In Europe at least, laws override ToS and other agreements. You can sign all kinds if things with your clients/users, but laws can render parts of these agreements void.

In Poland we have a whole catalogue of voided agreement paragraphs, that gets updated regularly. It’s a safety mechanism against companies exploiting the legal system to push people into signing things that are considered unfavourable to them - https://uokik.gov.pl/niedozwolone-klauzule

stavros · on June 17, 2024

I agree, but they weren't voided before this law. Meta wasn't doing anything illegal, since you had signed your rights over your content over to them. That's why I have a hard time accept any arguments of legality/copyright against this.

kolinko · on June 17, 2024

Govt can void it after the agreement was signed. That is because companies keep working around existing laws, and pushing clients to sign unfavorable deals.

We’ve had banks for example that had bad terms (or trading platforms), and then government step in and make such terms void.

The reasoning is that a consumer/user should expect fair treatment when agreeing to ToS, without spending money on legal advice before clicking “I agree”.

stavros · on June 17, 2024

The conversation went like this: I asked why people are against AI training on their posts, some people said "because of copyright", I pointed out that Meta has a license from them to use the posts for anything, and now your post is "but the government can force them not to". Yes they can, but that wasn't the original question.
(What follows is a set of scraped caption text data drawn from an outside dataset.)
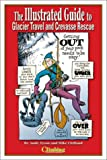 Illustrated Guide to Glacier Travel and Crevasse Rescue 9781893682061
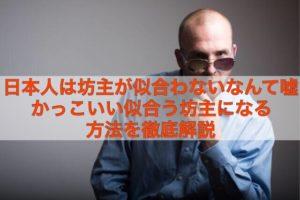 日本人は坊主が似合わないなんて嘘だ。現役坊主が解説。坊主が似合うには髭が重要?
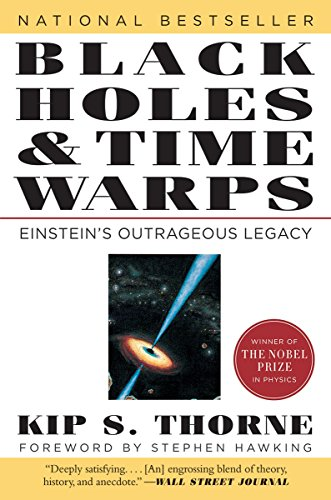 Thorne, K: Black Holes & Time Warps: Einstein's Outrageous Legacy (Commonwealth Fund Book Program)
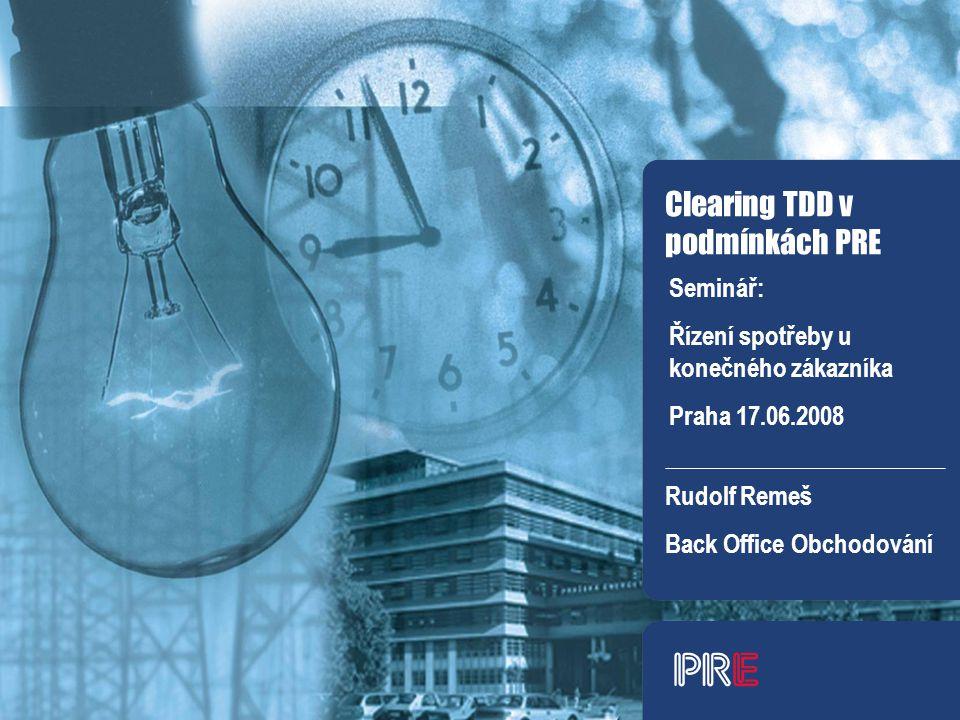 Clearing TDD v podmínkách PRE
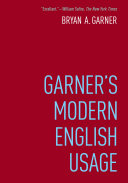 <i>Garners Modern English Usage</i> book by Bryan A. Garner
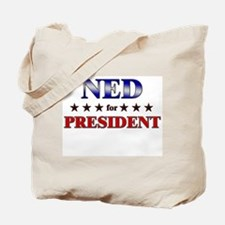 NED for president Tote Bag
kolinko · on June 17, 2024

Meta, nor anyone else doesn’t have a license to do anything they wish according to EU law - we don’t have wildcard copyright assignments - you need to specify the fields in which a person grants the copyright. Exatly for the reason that when a new tech is invented, the original author may decide to not grant the copyright for that field, or grant it to someone else.

That is, each legally binging copyright assignment needs an enumeration of fields, like radio, tv, streaming and so on, and when a new field appears the copyright belongs to the original author by default. And statements like “in all fields current and future” are not legally binding.
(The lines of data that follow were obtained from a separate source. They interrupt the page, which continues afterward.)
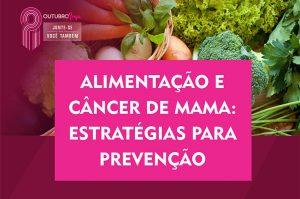 alimentacao-e-cancer-de-mama-estrategias-para-prevencao-300x199 Artigos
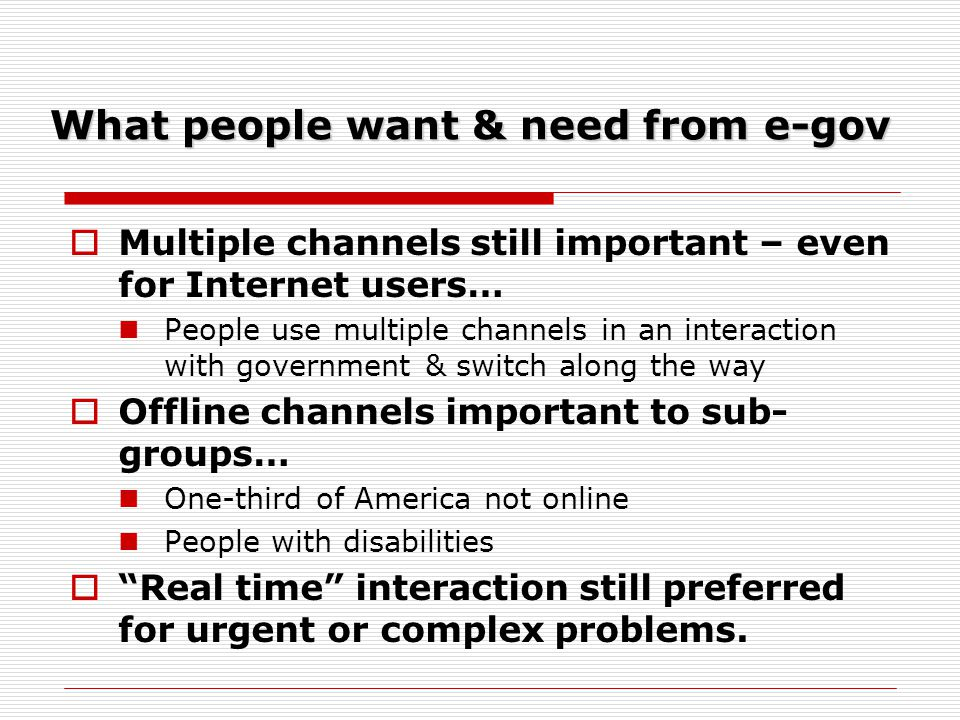 What people want & need from e-gov Multiple channels still important – even for Internet users… People use multiple channels in an interaction with go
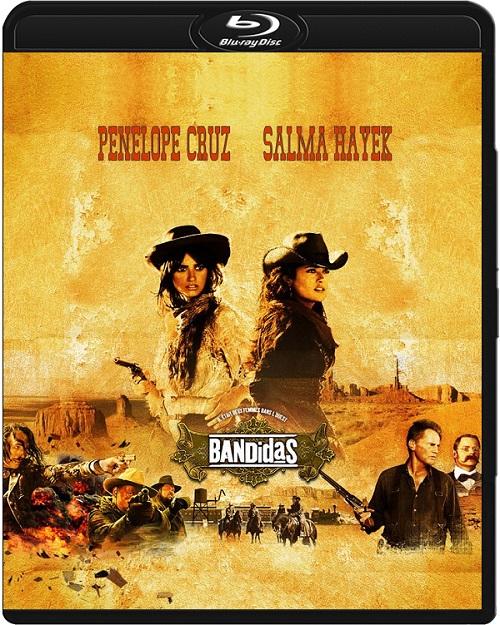 SEXiPIStOLS / Bandidas (2006) MULTi.720p.BluRay.x264.DTS.AC3-DENDA / LEKTOR i NAPISY PL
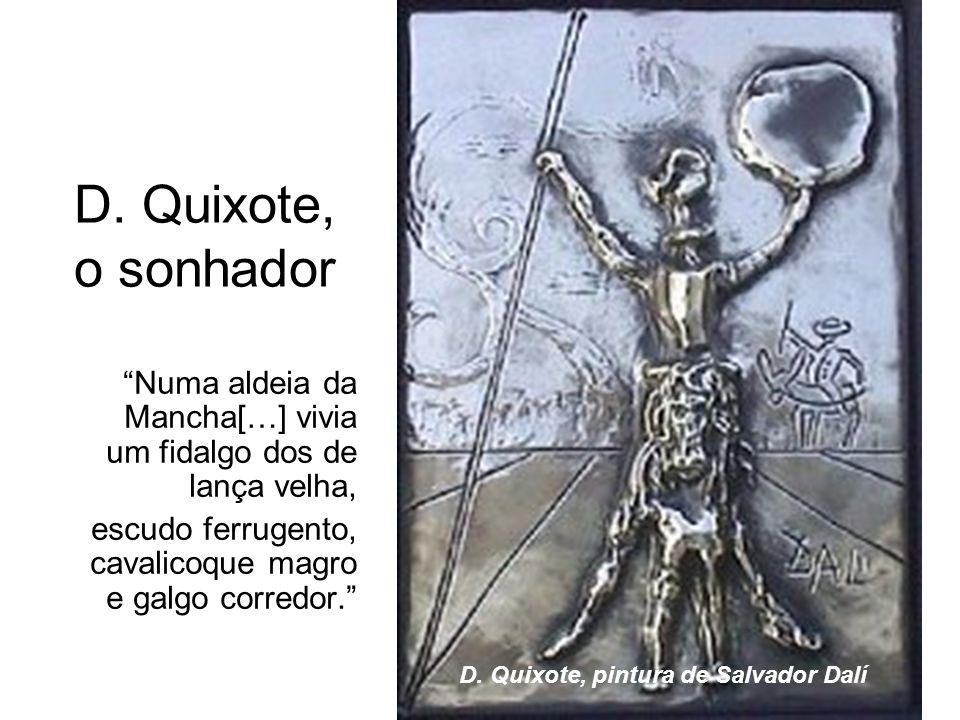 D. Quixote, o sonhador Numa aldeia da Mancha[…] vivia um fidalgo dos de lança velha, escudo ferrugento, cavalicoque magro e galgo corredor.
There is no such thing as “people signed copyright to Meta so Meta can use it in whatever fashion”.

You can read an exercept of Meta’s ToS here - these ToS do not allow them to train models based on the content people publish. https://www.quora.com/When-I-post-a-photo-on-Facebook-or-Ins...

ehnto · on June 17, 2024

Privacy is another, if they are training with chat messages in a sense it "knows" the information in your chat. Data exfiltration would be really interesting in this space, a weird blend of tech and social engineering.
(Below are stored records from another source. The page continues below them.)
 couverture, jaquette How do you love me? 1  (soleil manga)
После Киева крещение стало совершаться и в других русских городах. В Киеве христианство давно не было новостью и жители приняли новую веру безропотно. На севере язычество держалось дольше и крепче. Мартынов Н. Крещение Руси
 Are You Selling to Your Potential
I don't really care about the money but as a society we should care a lot about such a blatant heist of personal effort. For many their words online are their works of the day, it's not at all fair for a company to take that and use it, and even more insidious that it will be used to replace the people who created those works.

stavros · on June 17, 2024

But this is about FB posts, not personal writings, for example. Meta owns your FB posts, don't they?

ehnto · on June 19, 2024

I don't think it is fair to assume your average person understands that their personal rants are ending up in an LLM/Publically accesible AI, even if the T&Cs say they can.

That's what the fuss is about I guess, we are working out the ethics our societies will accept on a pioneering front of technology. I don't think Facebook gets away on the letter of the law this time, they will need to adjust to new regulations as we decide on what's ethical.

prasoonds · on June 17, 2024

The article very clearly mentions training on your public posts.